Petch Jeremy, Batt Jane, Murray Joshua, Mamdani Muhammad
Institute of Health Policy, Management and Evaluation, Dalla Lana School of Public Health, University of Toronto, Toronto, ON, Canada.
Centre for Data Science and Digital Health, Hamilton Health Sciences, Hamilton, ON, Canada.
JMIR Med Inform. 2019 Nov 1;7(4):e12575. doi: 10.2196/12575.
The increasing adoption of electronic health records (EHRs) in clinical practice holds the promise of improving care and advancing research by serving as a rich source of data, but most EHRs allow clinicians to enter data in a text format without much structure. Natural language processing (NLP) may reduce reliance on manual abstraction of these text data by extracting clinical features directly from unstructured clinical digital text data and converting them into structured data.
This study aimed to assess the performance of a commercially available NLP tool for extracting clinical features from free-text consult notes.
We conducted a pilot, retrospective, cross-sectional study of the accuracy of NLP from dictated consult notes from our tuberculosis clinic with manual chart abstraction as the reference standard. Consult notes for 130 patients were extracted and processed using NLP. We extracted 15 clinical features from these consult notes and grouped them a priori into categories of simple, moderate, and complex for analysis.
For the primary outcome of overall accuracy, NLP performed best for features classified as simple, achieving an overall accuracy of 96% (95% CI 94.3-97.6). Performance was slightly lower for features of moderate clinical and linguistic complexity at 93% (95% CI 91.1-94.4), and lowest for complex features at 91% (95% CI 87.3-93.1).

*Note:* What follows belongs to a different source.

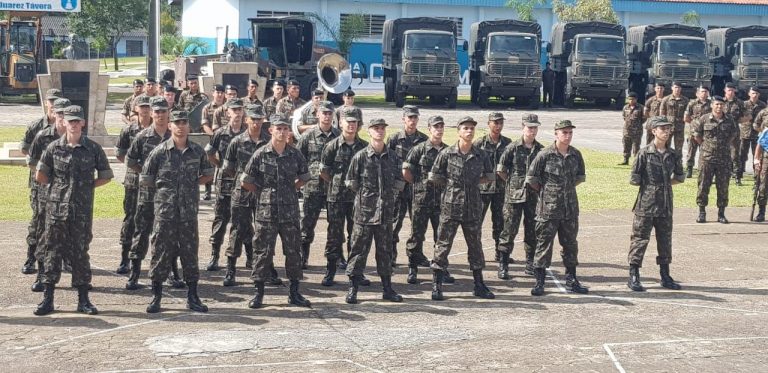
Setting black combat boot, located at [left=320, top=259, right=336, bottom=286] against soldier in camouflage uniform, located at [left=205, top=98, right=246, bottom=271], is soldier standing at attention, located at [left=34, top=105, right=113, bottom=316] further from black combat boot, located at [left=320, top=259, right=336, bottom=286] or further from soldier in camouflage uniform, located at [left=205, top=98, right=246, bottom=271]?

The findings of this study support the use of NLP for extracting clinical features from dictated consult notes in the setting of a tuberculosis clinic. Further research is needed to fully establish the validity of NLP for this and other purposes.
临床实践中电子健康记录(EHR)的使用日益增加,有望通过作为丰富的数据来源来改善医疗服务并推进研究,但大多数电子健康记录允许临床医生以文本格式输入数据,结构较少。自然语言处理(NLP)可以通过直接从非结构化临床数字文本数据中提取临床特征并将其转换为结构化数据,减少对这些文本数据人工提取的依赖。
本研究旨在评估一种商用自然语言处理工具从自由文本会诊记录中提取临床特征的性能。
我们进行了一项试点、回顾性横断面研究,以人工图表提取为参考标准,评估自然语言处理从我们结核病诊所的口述会诊记录中提取信息的准确性。使用自然语言处理提取并处理了130名患者的会诊记录。我们从这些会诊记录中提取了15个临床特征,并将它们预先分为简单、中等和复杂三类进行分析。
对于总体准确性这一主要结果,自然语言处理在分类为简单的特征上表现最佳,总体准确率达到96%(95%可信区间94.3 - 97.6)。对于临床和语言复杂性中等的特征,性能略低,为93%(95%可信区间91.1 - 94.4),而对于复杂特征最低,为91%(95%可信区间87.3 - 93.1)。
本研究结果支持在结核病诊所环境中使用自然语言处理从口述会诊记录中提取临床特征。需要进一步研究以充分确立自然语言处理在此及其他目的方面的有效性。